**TASK ITEM:** Starting at the line with "Dueño alquila casa, barrio" and stopping at the final line, retype the data below exactly; do not carry over any pictures.

*** INFORMATION SUPPLIED Section Begins ***

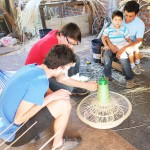Workshop in Chimbarongo mit chilenischen Rattan-Handwerkern, 2014, Foto: PET Lamp Studio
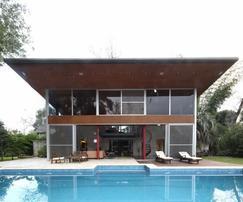 Dueño alquila casa, barrio cerrado, excelente parque, pileta exterior, jacuzzi interno y sauna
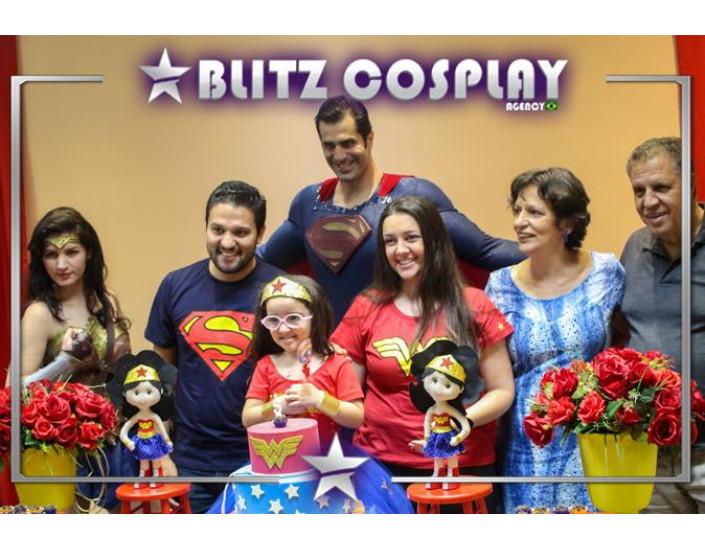 Superman e Mulher Maravilha Personagens Vivos Para Festas.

*** INFORMATION SUPPLIED Section Ends ***

**WRITTEN RESPONSE:**
 Dueño alquila casa, barrio cerrado, excelente parque, pileta exterior, jacuzzi interno y sauna
 Superman e Mulher Maravilha Personagens Vivos Para Festas.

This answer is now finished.